Breeding occurs in colonies on the Antarctic continent and on various Antarctic islands. Nesting is colonial in small to large colonies on exposed rocks, usually near the sea, but also on inland mountain ranges more than 400 km from the open sea. Some birds remain at the colony all year, but the main influx at colonies is from the mid-September until early November. Nests are simple pebble-lined scrapes usually in a deep rock crevices with overhanging protection. Nests are abandoned if concealed by heavy snowfall; egg mortality is 50%, and chick mortality is 10–15%. One white egg is laid between late November and mid-December. The egg is incubated 41 to 49 days and the chick is brooded for 8 days. They fledge 7 weeks later in late February to mid-May. Colonies are also the sites of cleaning areas where snow petrels, far from the sea, bathe in snow.

Snow petrel partners are faithful for life (around 20 years).

===Feeding===
Snow petrels feed mainly on fish, some cephalopods, mollusks, and krill, as well as carrion in the form of seal placentas, dead/stillborn seals, whale carcasses, and dead penguin chicks.

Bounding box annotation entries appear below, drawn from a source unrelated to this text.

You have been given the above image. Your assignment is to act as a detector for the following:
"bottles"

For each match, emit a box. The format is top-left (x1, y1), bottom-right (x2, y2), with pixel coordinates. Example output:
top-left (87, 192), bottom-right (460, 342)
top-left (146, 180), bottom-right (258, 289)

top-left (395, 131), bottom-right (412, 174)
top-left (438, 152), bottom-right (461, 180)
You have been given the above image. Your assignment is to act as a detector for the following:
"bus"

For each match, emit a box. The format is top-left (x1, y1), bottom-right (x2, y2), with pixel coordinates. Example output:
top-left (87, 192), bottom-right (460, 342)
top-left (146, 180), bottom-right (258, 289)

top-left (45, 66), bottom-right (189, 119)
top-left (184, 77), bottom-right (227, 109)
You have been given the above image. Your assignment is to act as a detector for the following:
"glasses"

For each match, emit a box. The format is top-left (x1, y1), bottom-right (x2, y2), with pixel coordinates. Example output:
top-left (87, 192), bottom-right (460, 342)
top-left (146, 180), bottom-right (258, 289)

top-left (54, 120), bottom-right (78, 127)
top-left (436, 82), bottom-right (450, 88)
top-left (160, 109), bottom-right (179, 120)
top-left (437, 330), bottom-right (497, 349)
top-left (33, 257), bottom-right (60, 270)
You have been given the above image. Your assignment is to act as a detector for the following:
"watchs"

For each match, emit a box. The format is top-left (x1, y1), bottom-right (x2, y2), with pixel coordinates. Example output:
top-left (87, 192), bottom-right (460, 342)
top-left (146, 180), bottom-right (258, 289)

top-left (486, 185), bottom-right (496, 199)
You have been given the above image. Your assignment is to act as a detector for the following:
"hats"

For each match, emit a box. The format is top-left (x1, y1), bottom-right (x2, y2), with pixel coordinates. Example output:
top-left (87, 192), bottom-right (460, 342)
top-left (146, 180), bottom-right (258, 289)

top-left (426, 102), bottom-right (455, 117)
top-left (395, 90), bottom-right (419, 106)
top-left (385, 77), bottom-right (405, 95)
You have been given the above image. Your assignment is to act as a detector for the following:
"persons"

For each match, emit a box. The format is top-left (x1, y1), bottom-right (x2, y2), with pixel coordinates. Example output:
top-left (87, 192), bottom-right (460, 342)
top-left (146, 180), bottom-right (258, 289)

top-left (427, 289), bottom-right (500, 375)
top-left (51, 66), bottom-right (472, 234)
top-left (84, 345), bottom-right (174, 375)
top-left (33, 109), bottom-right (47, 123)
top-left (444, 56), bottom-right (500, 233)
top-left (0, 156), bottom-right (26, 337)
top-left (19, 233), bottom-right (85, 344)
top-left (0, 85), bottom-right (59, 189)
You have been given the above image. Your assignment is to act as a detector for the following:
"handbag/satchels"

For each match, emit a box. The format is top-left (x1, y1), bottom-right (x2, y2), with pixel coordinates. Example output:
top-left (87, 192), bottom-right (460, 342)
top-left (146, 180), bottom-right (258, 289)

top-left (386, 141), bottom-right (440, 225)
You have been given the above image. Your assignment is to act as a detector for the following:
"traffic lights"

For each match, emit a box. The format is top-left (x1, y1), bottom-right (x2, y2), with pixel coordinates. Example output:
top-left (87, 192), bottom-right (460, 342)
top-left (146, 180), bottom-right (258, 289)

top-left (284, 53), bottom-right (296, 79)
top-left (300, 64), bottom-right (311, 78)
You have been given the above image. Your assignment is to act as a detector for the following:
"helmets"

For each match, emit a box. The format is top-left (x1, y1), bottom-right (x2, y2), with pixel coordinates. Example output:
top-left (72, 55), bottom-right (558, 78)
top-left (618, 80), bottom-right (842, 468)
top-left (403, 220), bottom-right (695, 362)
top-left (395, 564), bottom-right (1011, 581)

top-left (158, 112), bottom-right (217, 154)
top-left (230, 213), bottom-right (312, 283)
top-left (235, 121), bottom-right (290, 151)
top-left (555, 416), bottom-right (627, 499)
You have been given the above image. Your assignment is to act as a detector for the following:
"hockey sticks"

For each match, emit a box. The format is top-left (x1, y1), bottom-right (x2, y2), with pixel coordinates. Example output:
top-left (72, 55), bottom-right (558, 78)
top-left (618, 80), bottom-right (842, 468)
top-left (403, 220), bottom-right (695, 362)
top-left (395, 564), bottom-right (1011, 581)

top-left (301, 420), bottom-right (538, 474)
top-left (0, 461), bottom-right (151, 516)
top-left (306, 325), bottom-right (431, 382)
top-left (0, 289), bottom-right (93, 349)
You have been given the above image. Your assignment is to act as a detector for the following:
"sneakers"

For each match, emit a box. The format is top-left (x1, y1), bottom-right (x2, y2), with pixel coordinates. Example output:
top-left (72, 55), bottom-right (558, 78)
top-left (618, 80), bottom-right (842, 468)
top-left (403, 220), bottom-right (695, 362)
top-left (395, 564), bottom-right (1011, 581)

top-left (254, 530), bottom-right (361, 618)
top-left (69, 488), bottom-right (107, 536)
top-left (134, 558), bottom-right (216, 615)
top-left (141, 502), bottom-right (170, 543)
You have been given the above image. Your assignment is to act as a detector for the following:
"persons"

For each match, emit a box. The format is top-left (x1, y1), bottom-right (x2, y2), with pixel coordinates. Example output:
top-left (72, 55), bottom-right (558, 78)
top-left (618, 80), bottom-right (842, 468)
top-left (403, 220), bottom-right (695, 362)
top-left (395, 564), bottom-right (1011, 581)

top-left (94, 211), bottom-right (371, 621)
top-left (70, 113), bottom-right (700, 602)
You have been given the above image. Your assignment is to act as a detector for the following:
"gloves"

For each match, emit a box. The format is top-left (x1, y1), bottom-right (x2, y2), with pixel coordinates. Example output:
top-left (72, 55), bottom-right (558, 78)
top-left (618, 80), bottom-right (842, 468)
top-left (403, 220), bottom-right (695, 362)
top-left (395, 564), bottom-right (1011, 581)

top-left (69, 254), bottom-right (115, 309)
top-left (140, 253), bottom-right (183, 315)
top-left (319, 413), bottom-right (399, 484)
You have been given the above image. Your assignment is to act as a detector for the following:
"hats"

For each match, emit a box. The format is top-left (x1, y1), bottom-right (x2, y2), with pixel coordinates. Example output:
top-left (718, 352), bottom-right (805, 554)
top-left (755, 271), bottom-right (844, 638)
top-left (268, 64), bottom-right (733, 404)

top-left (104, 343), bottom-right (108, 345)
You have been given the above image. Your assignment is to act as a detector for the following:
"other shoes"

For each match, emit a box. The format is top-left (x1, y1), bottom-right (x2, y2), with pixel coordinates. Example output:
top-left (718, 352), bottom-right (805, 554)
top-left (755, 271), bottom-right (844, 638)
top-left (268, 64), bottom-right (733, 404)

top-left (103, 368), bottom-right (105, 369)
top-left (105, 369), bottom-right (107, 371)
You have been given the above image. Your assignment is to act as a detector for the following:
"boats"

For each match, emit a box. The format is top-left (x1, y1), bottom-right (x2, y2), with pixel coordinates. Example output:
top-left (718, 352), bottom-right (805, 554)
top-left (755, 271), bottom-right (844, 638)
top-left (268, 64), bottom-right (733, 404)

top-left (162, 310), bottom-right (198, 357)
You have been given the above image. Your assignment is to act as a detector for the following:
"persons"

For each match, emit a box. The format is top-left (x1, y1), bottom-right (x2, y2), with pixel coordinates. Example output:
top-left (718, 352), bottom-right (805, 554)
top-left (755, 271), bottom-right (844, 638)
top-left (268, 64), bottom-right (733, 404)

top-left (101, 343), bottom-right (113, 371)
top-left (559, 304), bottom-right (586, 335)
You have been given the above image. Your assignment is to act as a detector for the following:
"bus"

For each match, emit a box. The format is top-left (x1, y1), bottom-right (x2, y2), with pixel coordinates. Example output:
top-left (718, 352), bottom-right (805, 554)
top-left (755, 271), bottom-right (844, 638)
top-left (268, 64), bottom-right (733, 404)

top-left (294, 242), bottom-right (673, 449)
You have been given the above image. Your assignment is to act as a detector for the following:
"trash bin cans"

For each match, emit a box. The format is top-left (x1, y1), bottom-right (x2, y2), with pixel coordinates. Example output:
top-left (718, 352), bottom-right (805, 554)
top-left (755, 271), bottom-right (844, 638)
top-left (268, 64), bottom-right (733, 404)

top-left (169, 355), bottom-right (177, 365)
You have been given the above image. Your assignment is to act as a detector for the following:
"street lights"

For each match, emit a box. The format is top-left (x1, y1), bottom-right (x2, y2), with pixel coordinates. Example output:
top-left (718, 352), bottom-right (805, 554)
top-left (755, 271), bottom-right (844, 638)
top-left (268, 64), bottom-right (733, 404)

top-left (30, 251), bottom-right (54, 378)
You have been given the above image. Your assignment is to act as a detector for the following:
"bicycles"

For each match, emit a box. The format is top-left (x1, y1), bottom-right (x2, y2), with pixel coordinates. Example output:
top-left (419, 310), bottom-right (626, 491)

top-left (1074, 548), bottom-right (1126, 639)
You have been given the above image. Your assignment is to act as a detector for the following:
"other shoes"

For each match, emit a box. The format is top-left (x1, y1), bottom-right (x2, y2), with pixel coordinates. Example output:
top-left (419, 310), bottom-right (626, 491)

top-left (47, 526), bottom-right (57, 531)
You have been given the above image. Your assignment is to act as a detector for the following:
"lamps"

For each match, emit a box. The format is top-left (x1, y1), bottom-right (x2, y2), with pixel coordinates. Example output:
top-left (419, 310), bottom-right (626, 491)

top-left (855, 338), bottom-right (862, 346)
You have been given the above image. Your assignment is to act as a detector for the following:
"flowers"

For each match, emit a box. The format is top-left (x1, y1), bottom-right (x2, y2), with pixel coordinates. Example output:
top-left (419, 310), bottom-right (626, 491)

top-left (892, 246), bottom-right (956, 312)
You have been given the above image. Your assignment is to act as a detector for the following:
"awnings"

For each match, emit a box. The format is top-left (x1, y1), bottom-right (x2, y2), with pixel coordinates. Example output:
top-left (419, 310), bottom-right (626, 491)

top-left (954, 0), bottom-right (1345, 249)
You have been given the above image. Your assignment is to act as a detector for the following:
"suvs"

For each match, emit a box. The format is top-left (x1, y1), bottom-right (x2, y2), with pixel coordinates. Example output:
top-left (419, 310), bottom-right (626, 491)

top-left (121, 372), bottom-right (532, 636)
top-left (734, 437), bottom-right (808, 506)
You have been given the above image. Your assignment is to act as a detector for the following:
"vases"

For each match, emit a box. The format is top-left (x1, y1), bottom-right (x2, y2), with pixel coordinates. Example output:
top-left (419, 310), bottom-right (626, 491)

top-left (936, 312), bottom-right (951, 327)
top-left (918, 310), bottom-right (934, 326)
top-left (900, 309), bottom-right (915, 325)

During the winter, they disperse to the pack ice, ice floes, and the open sea. Flocks are characteristically seen sitting on icebergs. Only very rarely are they observed north of the pack ice.

==Conservation==
The snow petrel has an occurrence range of 35900000 km2 and an estimated population of 4 million adult birds. Based on these numbers, the IUCN has classified this bird as least concern.